4. o _pronome_ *que*, relativo e interrogativo-exclamativo (que o Houaiss qualifica de indefinidos interrogativos e indefinidos exclamativos) que pode ser _substantivo ou adjectivo_;
5. na mesma entrada do pronome anterior a conjunção/subjunção *que* com os seus múltiplos usos e valores;
6 dois substantivos masculinos grafados *quê*, um o nome da _letra /q/_, e outro que significa ‘_algo indeterminado_’ ou ‘algo difícil’;
7 nesta mesma entrada última aparece a interjeição *quê* com os seus variados significados expressivos de espanto, impaciência, admiração, etc.
8. nesta mesma última entrada aparecem as fraseologias: _como quê, não há de/por quê, sem quê nem pra quê, um quê, um não sei quê_.
Vê-se bem que *em português, como aliás em galego*, *SÓ* há:
*porque*, conjunção/subjunção;
*porquê*, substantivo ‘causa, motivo’;
*que* pronome relativo/indefinido/exclamativo/interrogativo;
*que* conjunção/subjunção;
*quê* substantivo (nome da letra /q/ e ‘coisa indeterminada’);
*quê* interjeição. 
A minha proposta de eliminá-lo circunflexo, perante o que acima ficou à luz, não semelha muito aloucada, nem uma asnice. Não há motivo serio (não sendo tradições gráficas), desde a linguística, para não as marcar con acento agudo diacrítico: _qué, porqué, que, porque, por que._
Tirante o caso de _avô/avó_ poucas razões há para manter um elemento como o circunflexo que _nada aporta à representação_ da língua para um nativo (já me dirão que /e/ final português tónico não e fechado).


----------



## englishmania

> *porquê*
> (_por + quê_)
> _
> pron. interr._
> 1.                                [Portugal]                                           [Portugal]                    Por que razão (ex.: _fizeste isso porquê?_).
> _
> s. m._
> 2.           Aquilo que explica ou que está na origem de alguma coisa (ex.: _Desconhecemos o porquê da recusa_). = CAUSA, MOTIVO, RAZÃO
> 
> 
> 
> Confrontar: porquê. Como pronome interrogativo, no português do Brasil, é usada a locução "por quê".
> 
> 
> Ver também dúvida linguística: porque / por que, porquê / por quê.


priberam







> *Variante 1):* advérbio interrogativo “porque” – com a variante tónica “porquê”
> – Porquê? Não sei porque fizeste isso!/Quero saber porque o fizeste.


ciberduvidas


----------



## XiaoRoel

O Priberam está errado, o que é interrogativo é a modalidade da frase (representada por /?/), não há o pretenso "advérbio interrogativo" _*porquê*_. Nos outros dois casos, as chamadaa interrogativas indirectas, muitos linguistas estruturalistas, e também eu, duvidam da sua existência se não depende dum verbo de pergunta, mais bem temos que considerar o *que*, sempre escrito por separado de *por*, um vulgar _pronome relativo substantivo_ (sen antecedente) que é termo da preposição *por*, é dizer _a oração relativa está substantivada_ e por isso pode ser termo de regência de *por*. As _interrogativas subordinadas indirectas_ é um grande mito da linguística clássica que herdaram as nossas gramáticas romances, mas já não há quem mantenha esta teoria con argumentos válidos, e mais quando os latinistas a fomos abandonando desde hai umas décadas acó.
Se assim andam os dicionários em Portugal, cumpre revisá-los cientificamente. No Houaiss não há nada disto.


----------



## Alentugano

XiaoRoel said:


> O Priberam está errado, o que é interrogativo é a modalidade da frase (representada por /?/), não há o pretenso "advérbio interrogativo" _*porquê*_.

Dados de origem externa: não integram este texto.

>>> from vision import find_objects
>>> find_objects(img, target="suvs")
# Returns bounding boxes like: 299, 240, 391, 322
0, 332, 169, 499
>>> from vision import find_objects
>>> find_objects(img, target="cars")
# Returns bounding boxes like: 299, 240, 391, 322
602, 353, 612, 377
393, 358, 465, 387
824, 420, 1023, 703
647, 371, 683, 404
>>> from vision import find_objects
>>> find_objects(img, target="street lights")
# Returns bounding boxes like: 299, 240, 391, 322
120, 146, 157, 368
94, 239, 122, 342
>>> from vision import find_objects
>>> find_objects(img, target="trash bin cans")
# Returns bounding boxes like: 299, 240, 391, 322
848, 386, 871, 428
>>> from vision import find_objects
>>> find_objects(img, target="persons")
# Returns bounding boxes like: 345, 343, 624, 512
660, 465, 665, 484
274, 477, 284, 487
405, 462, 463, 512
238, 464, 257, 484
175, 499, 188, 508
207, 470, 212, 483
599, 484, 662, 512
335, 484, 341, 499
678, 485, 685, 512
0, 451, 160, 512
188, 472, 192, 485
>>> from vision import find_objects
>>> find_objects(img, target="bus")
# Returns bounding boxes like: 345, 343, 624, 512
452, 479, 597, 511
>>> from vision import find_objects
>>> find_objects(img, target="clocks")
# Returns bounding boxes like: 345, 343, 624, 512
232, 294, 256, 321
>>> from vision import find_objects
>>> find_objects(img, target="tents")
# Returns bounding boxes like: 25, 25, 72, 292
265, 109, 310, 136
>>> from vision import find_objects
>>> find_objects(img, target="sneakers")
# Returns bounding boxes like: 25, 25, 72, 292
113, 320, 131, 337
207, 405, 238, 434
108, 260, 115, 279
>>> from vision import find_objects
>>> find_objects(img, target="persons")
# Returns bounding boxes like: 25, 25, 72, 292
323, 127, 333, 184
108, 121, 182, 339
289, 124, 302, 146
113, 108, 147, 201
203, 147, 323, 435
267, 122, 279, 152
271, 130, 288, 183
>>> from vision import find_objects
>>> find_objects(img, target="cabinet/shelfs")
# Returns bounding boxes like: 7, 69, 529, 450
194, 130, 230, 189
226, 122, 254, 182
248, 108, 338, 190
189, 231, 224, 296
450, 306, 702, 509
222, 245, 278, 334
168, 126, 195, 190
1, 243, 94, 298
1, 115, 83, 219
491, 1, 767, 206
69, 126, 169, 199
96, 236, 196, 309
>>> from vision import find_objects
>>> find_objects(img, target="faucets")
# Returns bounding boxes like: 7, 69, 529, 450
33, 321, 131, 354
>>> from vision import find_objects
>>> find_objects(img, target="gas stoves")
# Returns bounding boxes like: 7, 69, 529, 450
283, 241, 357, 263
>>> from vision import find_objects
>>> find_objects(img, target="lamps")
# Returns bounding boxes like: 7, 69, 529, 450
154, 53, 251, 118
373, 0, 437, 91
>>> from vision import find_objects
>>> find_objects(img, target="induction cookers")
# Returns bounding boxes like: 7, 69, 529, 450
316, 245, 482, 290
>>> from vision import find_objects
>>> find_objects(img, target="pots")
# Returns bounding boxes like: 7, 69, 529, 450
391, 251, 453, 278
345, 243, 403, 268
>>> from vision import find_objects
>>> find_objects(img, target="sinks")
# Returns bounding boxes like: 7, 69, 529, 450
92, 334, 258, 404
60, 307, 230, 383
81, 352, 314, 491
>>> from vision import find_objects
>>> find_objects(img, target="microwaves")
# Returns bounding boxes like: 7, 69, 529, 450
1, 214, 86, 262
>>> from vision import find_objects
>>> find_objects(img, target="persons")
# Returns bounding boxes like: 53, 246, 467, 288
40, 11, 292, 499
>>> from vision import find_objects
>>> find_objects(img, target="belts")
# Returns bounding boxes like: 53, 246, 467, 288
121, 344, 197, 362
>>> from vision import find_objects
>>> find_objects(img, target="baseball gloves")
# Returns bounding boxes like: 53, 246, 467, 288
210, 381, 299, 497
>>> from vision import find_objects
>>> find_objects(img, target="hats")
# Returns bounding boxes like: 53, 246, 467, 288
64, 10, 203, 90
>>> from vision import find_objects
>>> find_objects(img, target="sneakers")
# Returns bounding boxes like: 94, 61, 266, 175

O que estás a dizer é que quase todos os gramáticos e professores portugueses estão errados. O que consideras errado é ensinado em todas as escolas portuguesas. Independentemente de teorizações complexas soobre o assunto, o facto é que, _*porquê*_ como advérbio interrogativo já tem tradição e é de uso amplo em Portugal. Quase toda a gente o usa porque é isso que nos ensinam na escola. Portanto, o facto de o Houaiss não considerar esse uso, ou mesmo a gramática do Cunha e Cintra, isso pouco importa...


----------



## Outsider

XiaoRoel said:


> *Porquê* substantivo e uma coisa e o sintagma* por + que* (preposição *por,* de causa, mais o pronome interrogativo substantivo *que*) outra diferente. Isto é o que diz a linguística. Fora disto pode haver uma tradição gráfica na escrita, mas que contradiz a análise morfossintáctica. Não se passa dum costume, duma inércia académica, nunca pode ser tido como alicerçado na morfossintaxe que diz uma outra coisa.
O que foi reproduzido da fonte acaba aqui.